━━━━━ TRECHO SELECIONADO

O SR. EDUARDO SUPLICY - Senador Carlos Patrocínio, agradeço-lhe o aparte, que traz uma informação importante com relação a Tocantins e ao Pará.

Nós reiteramos ao Ministro aquilo que o Senador Ademir Andrade também expôs, ou seja, que diversos proprietários no sul do Pará, inclusive na região de Ourilândia e de Tucumã, estavam dispostos a ceder pelo menos parte da sua propriedade para a realização de assentamentos, em acordos com o INCRA.

Lembramos até que o Prefeito Veloso, de Ourilândia, havia alertado as autoridades do Incra e do Ministério de Assuntos Fundiários e também o Governador do Pará sobre a grave situação social na região. Antes, houve ali uma grande imigração que ajudou a formar Ourilândia, pela exploração de madeira e de ouro. Mais recentemente, essas atividades econômicas diminuíram muito e não foram suficientemente substituídas. Assim, haveria necessidade de encontrarem novas atividades econômicas, pois o desemprego é sério na região e são muitas as situações de agravamento do problema social, que deve ser corrigido.

━━━━━━━━━━
━━━━━ ENTRADAS

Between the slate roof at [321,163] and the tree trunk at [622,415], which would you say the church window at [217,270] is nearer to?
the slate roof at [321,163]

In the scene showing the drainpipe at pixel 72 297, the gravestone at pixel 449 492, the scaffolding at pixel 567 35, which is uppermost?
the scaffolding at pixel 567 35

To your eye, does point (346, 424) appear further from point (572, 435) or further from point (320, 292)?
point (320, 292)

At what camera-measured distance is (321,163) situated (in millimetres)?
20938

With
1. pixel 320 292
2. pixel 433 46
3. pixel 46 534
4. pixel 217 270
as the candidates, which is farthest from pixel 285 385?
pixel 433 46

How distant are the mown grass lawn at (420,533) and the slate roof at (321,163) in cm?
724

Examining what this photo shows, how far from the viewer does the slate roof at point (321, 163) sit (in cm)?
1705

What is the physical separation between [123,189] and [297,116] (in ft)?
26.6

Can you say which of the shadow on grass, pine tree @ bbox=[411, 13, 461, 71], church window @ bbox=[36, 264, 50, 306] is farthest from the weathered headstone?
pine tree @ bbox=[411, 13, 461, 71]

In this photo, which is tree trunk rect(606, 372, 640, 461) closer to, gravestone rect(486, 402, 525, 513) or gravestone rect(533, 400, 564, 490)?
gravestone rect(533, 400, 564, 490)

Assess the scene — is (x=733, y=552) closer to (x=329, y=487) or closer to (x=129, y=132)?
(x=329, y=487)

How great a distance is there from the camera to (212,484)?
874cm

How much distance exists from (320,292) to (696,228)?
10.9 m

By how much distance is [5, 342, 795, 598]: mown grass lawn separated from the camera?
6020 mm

━━━━━━━━━━

▸ **CONJUNTO DE EXERCÍCIOS**:
a: Traduza para o inglês a seguinte frase do discurso sobre o sul do Pará: "Mais recentemente, essas atividades econômicas diminuíram muito e não foram suficientemente substituídas."
b: Dê continuidade ao discurso sobre o sul do Pará, redigindo o que viria logo após a última frase apresentada.
As entradas não guardam relação com o discurso sobre o sul do Pará.

▸ **RESPOSTAS**:
a: More recently, these economic activities have declined sharply and have not been sufficiently replaced.

b:
Por outro lado, o Ministro Raul Jungmann mencionou que há hoje no País uma atitude bastante diferente no que diz respeito à reforma agrária. Referiu-se até a encontros que tem tido com segmentos patronais, fazendeiros, proprietários de terra. Mencionou o recente convite do Diretor da Gazeta Mercantil, Luiz Fernando Levy, para dialogar com 16 grandes proprietários de terra, pessoas pertencentes à classe patronal da área rural, sobre esse tema. S. Exª disse que ouviu desses proprietários que a reforma agrária é algo necessário e importante. Chegaram, inclusive, a fazer uma avaliação crítica daquilo que foi o resultado da Assembléia Nacional Constituinte de 1988. Em vista de posições que talvez tenham sido radicalizadas por parte de segmentos a favor e contra a reforma agrária, o que ficou estabelecido na Constituição hoje dificulta o aceleramento da reforma agrária, mas a realização dela - segundo esses empresários disseram ao Ministro Raul Jungmann - já não é vista por eles como algo inadmissível. Eles reconhecem a necessidade da reforma agrária, e o Ministro disse-lhes que ela é inexorável.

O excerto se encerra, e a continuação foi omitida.